Ad attenderli, donne vestite nei loro abiti colorati, bambini curiosi, uomini sorridenti: tutto il villaggio è presente. La piccola cooperativa femminile non si è limitata a cuocere il pane nel nuovo forno – hanno preparato un pasto completo, ricco di sapori e profumi della montagna, piatti che farebbero bella figura anche in un ristorante rinomato a Rabat. Couscous fragrante, tajine speziate, verdure dell’orto e tè alla menta servito con la solennità dei giorni importanti.
Quel forno – modesto, ma fondamentale – è diventato il cuore pulsante di un progetto di rinascita. Le attrezzature che abbiamo acquistato stanno già cambiando la vita delle donne della cooperativa: non solo pane per le loro famiglie, ma un vero e proprio micro-business che permetterà di vendere prodotti da forno nei villaggi limitrofi, stimolando l’economia e rafforzando l’autonomia.
Durante la visita, la delegazione viene invitata anche dall’imam a visitare la moschea del villaggio, luogo sacro e punto di riferimento comunitario. Purtroppo anche questo edificio è stato danneggiato dal sisma dello scorso anno. L’imam condivide le sue preoccupazioni, ma anche la speranza che con l’aiuto di chi crede nella solidarietà si possa restaurare.
Infine, arriva la richiesta che spesso accompagna la gratitudine: la comunità ha bisogno di altro, ha bisogno di sostegno per rilanciare l’economia dell’intera vallata. È una richiesta che porteremo con noi nella prossima missione che stiamo già pianificando. Come sempre, ascolteremo, valuteremo e – se possibile – interverremo. Il ritorno a Marrakech avviene nel tardo pomeriggio, seguendo la stessa strada impervia dell’andata, ma con gli occhi pieni di immagini indimenticabili, i cuori colmi di emozione e la certezza che ogni piccolo gesto possa fare la differenza.

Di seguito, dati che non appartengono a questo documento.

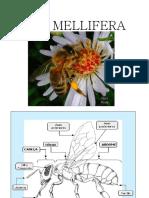 apis_mellifera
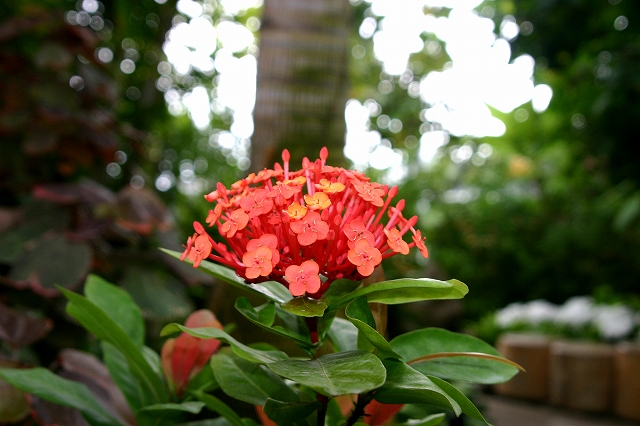 花の美術館へ~その4_d0152261_9494694.jpg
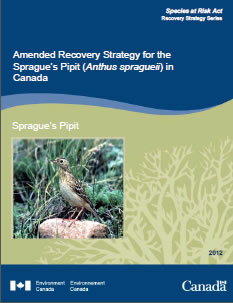 Amended Recovery Strategy for the Sprague's Pipit (Anthus spragueii) in Canada – 2012
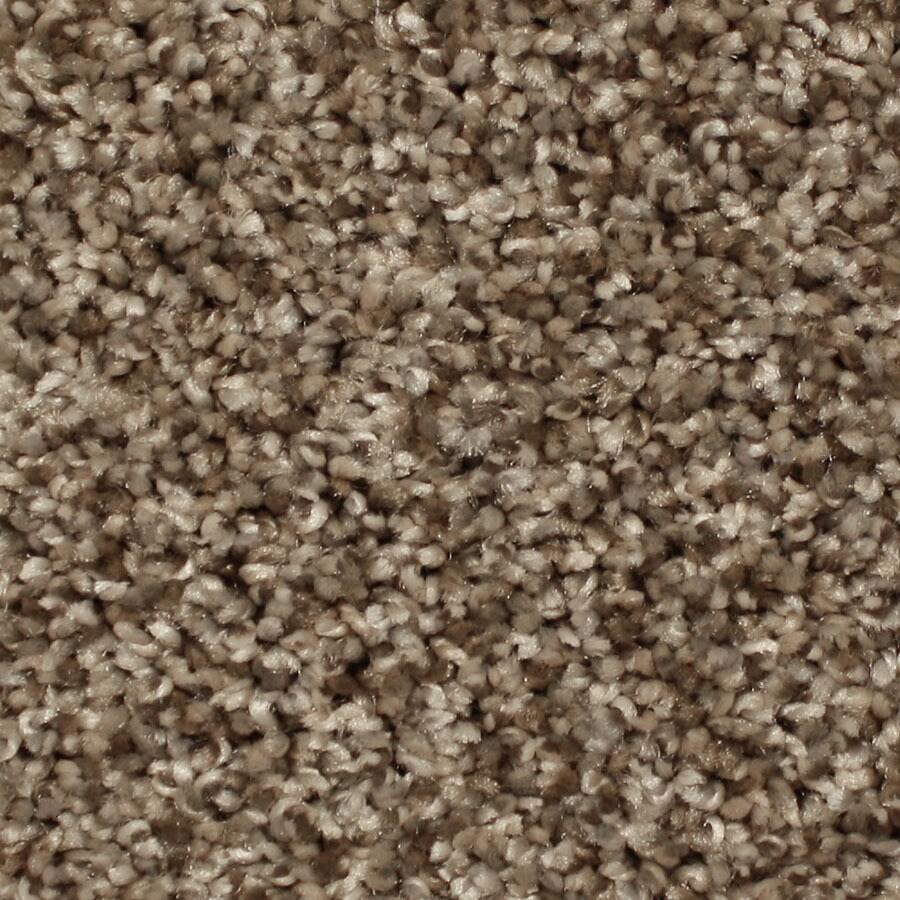 STAINMASTER Essentials Ventura Foothills Carpet Sample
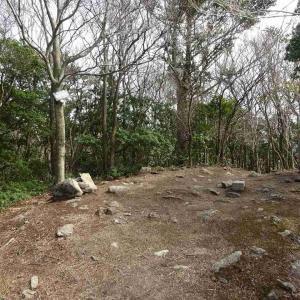 野登山 (1) ~ミツマタの咲き誇る谷を歩く~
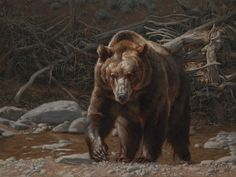 Greg Beecham :: Force of Nature at Astoria Fine Art Gallery in Jackson Hole Bear Paintings, Wildlife Paintings, Wildlife Art, West Art, Animal Totems, Animal Drawings, Horse Drawings, Fine Art Gallery, Brown Bear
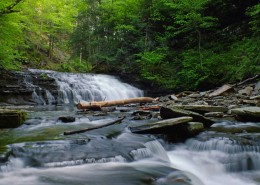 森林小溪山间流水图片(15张)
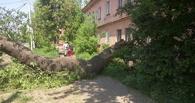 Упавшее в Омске дерево лишило жителей электричества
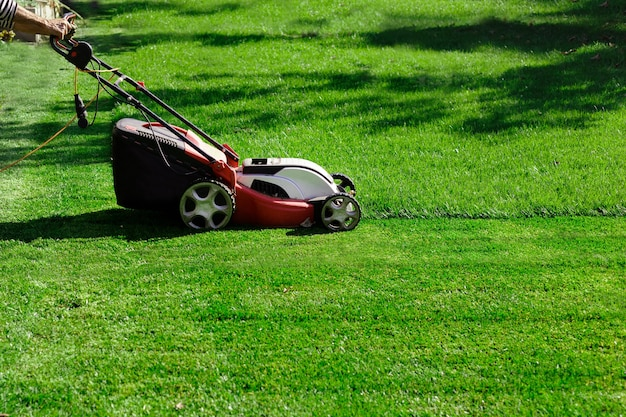 Electric lawnmower cutting grass in the garden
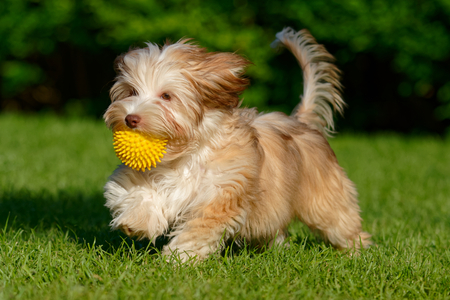 Playful chocolate colored havanese puppy dog walking with a yellow ball in her mouth in the grass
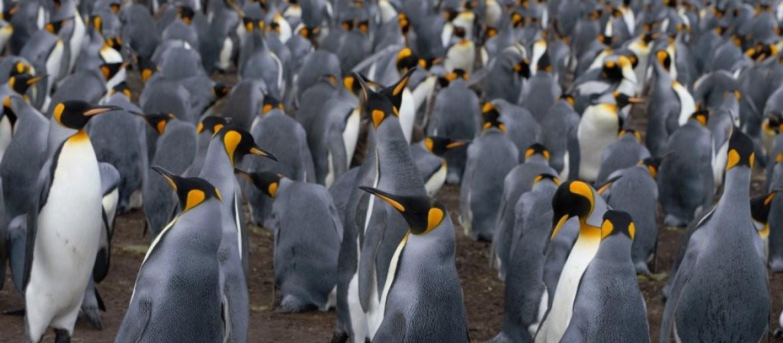 (FOTO) ČUDO PRIRODE! Kada budete videli OVOG pingvina bićete zgranuti, njegova BOJA je nestvarna!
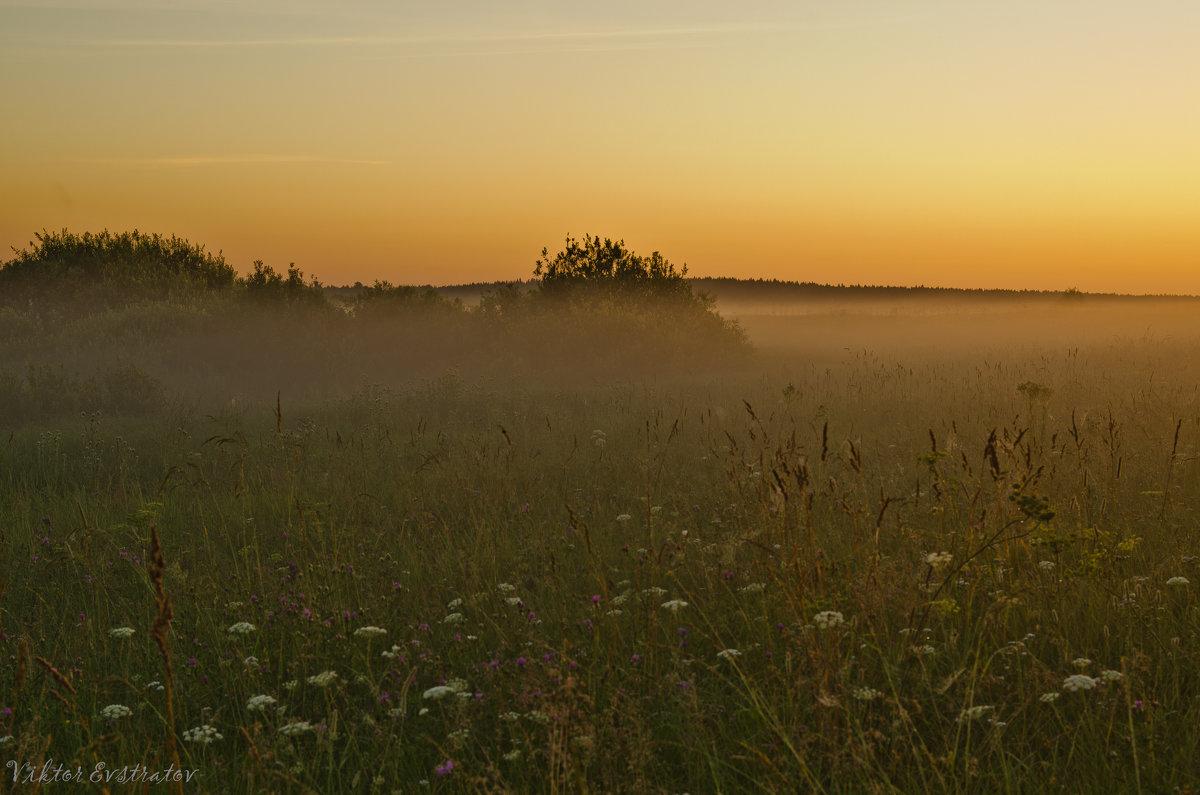 Восход над полем. - Виктор Евстратов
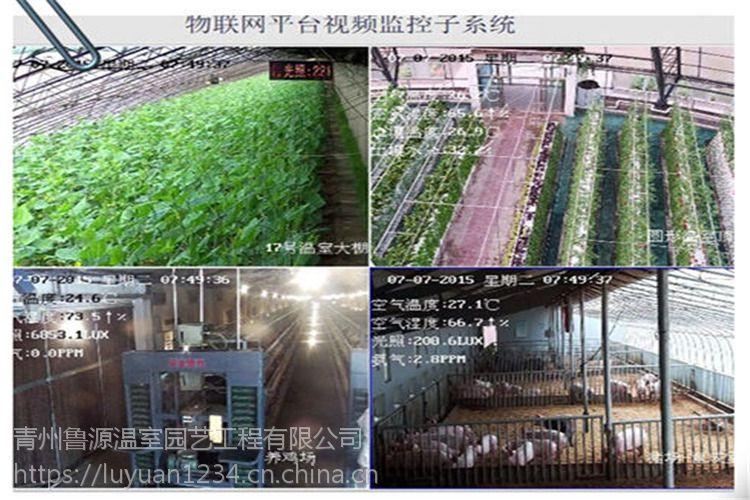 江苏德兴光伏温室太阳能发电3万平米厂家高配报价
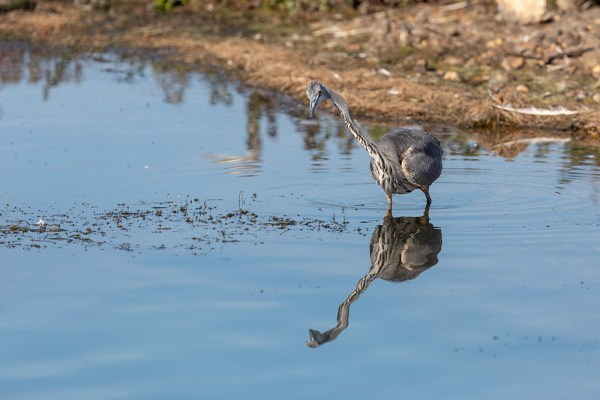 Heron with head at angle and reflection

Questa storia nasce da una semplice telefonata. Ma ci ricorda che nulla è mai davvero “semplice” quando si parla di relazioni umane, di comunità, di solidarietà. Da un filo invisibile che lega passato e presente, da un’amicizia che dura da 25 anni, è nato un nuovo racconto da condividere, un’altra tappa del nostro viaggio nel cuore pulsante del deserto, anche quando si trova… tra le montagne dell’Atlante.